:: Extract ::

- Opening Delimiter -

Geeks logo

Movie Review: 'Get Out While You Can' is as Much Advice as it is a Title

An insufferable married couple bickers alone on a boat and Ed Harris is a jerk in Get Out While You Can

By Sean PatrickPublished 2 years ago 3 min read
Like

Imagine being trapped on a boat in the middle of the ocean, no land in sight. Now imagine it’s you and the most insufferable, bickering married couple you can imagine. That’s the equivalent experience of watching the new movie Get Away if You Can. A romantic boat trip intended to save a marriage becomes a slog from one boring encounter to the next, and from one obnoxious argument to another.

Get Away if You Can was written by, directed, and stars Dominique Braun and Riley Smith as the married couple. She’s from Brazil, he comes from a wealthy family in the boat business, headed up by his domineering father, played by Ed Harris. While he is deeply in love with his wife, the man’s family is opposed to his wife. The man’s father is fully convinced that the wife is a golddigger who is out to get her son’s fortune after Dad kicks off.

Before the boat trip, Dad was even enlisting the man’s brother to convince him to leave his wife. Dad has been secretly trying to upend the marriage, something we see in flashbacks as the wife recalls the times when her father in-law was openly rude or disgusting in hopes of creating a rift in the marriage. Naturally, the man doesn’t believe his wife’s stories. This is among the many divides between husband and wife.

The breaking point comes several weeks into their romantic boat trip. The wife wants to stop and rest at a deserted island. The husband doesn’t want to stop on the island, he wants to continue on to their planned destination, which is still a few days away. While he gets drunk and falls asleep, she goes ashore without him. This leads to several days divided between arguments and periods of lonely lamenting.

Then, the husband does something completely insane to kick off the final act of Get Away if You Can. I’m not going to spoil it, even as I do not recommend this movie. I do respect the creation of the movie enough not to ruin it for those who might give the movie a try. I will say, the movie has a professional quality, it’s shot well, it’s edited well, and the acting isn’t bad. Ed Harris certainly elevates the proceedings, even as his character is, perhaps, even more insufferable than the main married couple.

- Closing Delimiter -

:: Provided material ::
- Opening Delimiter -

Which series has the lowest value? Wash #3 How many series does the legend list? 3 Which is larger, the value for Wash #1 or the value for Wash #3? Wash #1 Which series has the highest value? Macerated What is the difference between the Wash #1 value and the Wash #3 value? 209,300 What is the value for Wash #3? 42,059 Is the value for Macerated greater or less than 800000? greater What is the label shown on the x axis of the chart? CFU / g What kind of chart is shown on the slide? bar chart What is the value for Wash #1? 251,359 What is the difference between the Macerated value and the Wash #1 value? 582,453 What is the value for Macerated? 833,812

- Closing Delimiter -

:: Request ::
In the movie review, what does the father believe the wife is after?

:: Response below ::
Her husband's fortune, which he is set to inherit after his father dies.